What I love about The English Patient (and this could honestly be a book, so for your own eyes I'll try to keep this relatively brief) is the way that it feels like a complete, epic story.  Frequently when a director like Minghella were to shoot for a big-picture sweeping tale there would be sluggish, potentially even ancillary aspects to the movie that don't keep it going; look at Minghella's impressive but less successful Cold Mountain for an example of a movie that can occasionally be spellbinding but gets lost along the way, never quite justifying its run-time.  The English Patient doesn't do that-it leaves layers for future viewings (it's impossible to get the depth of Binoche's Hana, and her misery the first time you see it, realizing what she has to go through while still maintaining a relatively caring-and-cheerful demeanor), but it's also a complete story all on its own.  It's not an epic that is long for the sake of being grand-it's long because the story demands it, and there isn't a lot of "spare" in the picture.  Unless you truly hate, say, the romance between Hana/Kip (and how could you do such a thing?), The English Patient is that rare movie that justifies heading into 3-hour territory without ever being dull.

The performances are brilliant.  All three of the Oscar-nominated leads are giving their best work here, and considering we're talking about Ralph Fiennes, Juliette Binoche, & Kristin Scott Thomas, that's saying something.  I can never quite decide my favorite performance in the picture, though I'd probably lean toward Fiennes on most days; he finds a thoroughly caddish rogue, someone we shouldn't sympathize with, and makes him a Heathcliff of the 20th Century.  Almasy is a brute, and probably not worthy of Katherine (or Hana, for that matter), but you understand the attraction here, and why he'd be the great love of her life.  Binoche finds an openness in Hana that is her trademark, but I love the quieter moments in her performance, the way that she is genuinely curious about the man she's caring for (always falling in love again), upon reflection.  Scott Thomas is in full-on glamour mode, never looking lovelier, but also is a woman who understands how to toe the line between being in a man's world, where she's frequently dismissed because of her gender and beauty, and someone who still manages to get things she wants, the way she wants them.  Along with sensitive portrayals from Dafoe & Andrews, the film's acting is just as good as the costumes, cinematography, and scoring, something you can't claim for a lot of romantic epics.

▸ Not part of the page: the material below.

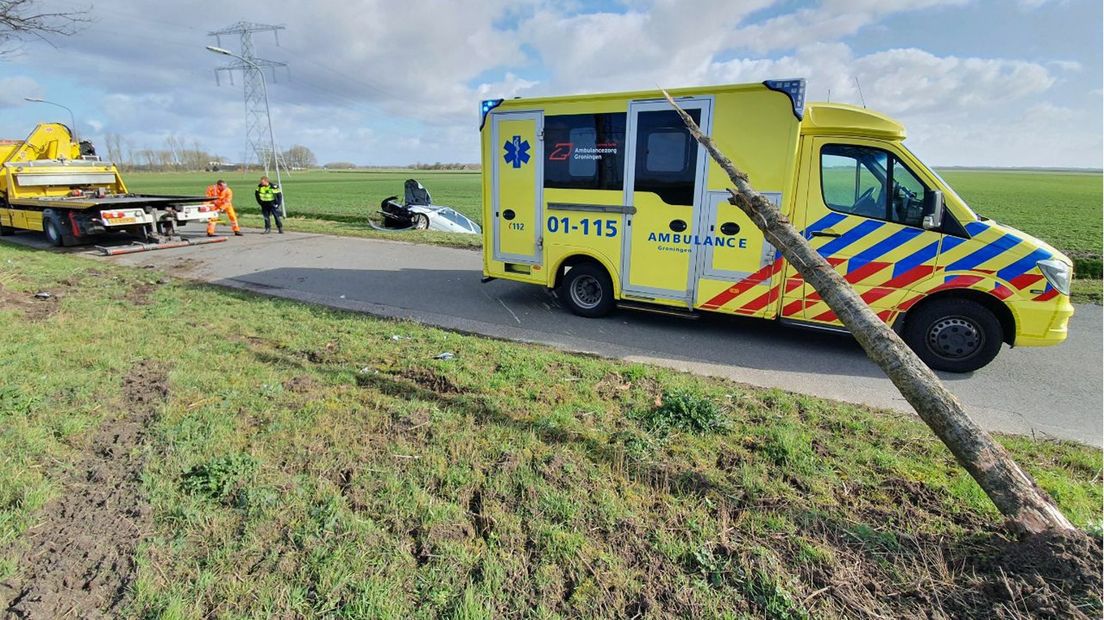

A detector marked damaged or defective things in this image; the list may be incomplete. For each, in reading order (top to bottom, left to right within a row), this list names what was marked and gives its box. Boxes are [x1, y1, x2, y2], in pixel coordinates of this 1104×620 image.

crashed white car [378, 183, 480, 236]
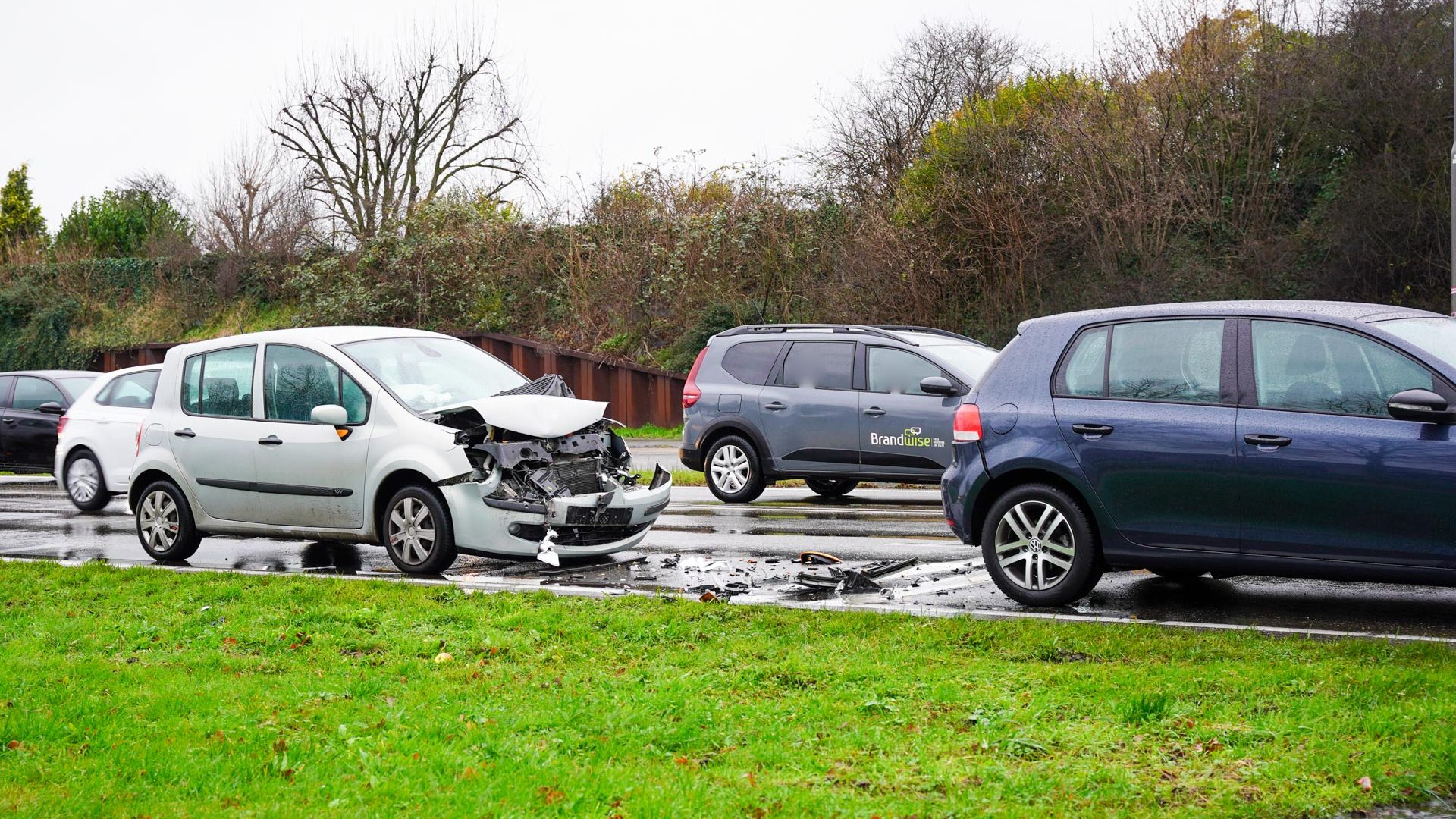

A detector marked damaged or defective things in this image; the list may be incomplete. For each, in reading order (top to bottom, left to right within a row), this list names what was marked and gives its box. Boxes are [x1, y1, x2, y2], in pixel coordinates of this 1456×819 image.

All-in-all, this is a movie I will always love, and that pretty much every age (even as I am now the age of the characters onscreen falling madly in love, rather than just someone imagining being so) of my existence will latch onto.  I am self-aware enough to know this isn't a picture for everyone-the dialogue is highly-stylized ("the heart is an organ of fire," "find that plant-cut out its heart,") but watching it in a packed theater, where the sparing jokes still land and the tender walk up to the Cave of Swimmers still had a number of wet eyes, I am reminded of why I love the movies-the very best ones unite us and captivate us in their stories.  The English Patient is a melodrama, one brimming with romantic tragedy, but it's also the very best of what the cinema can encapsulate-it's an escapist but all-too-human look at the lives of ordinary people put into extraordinary circumstances.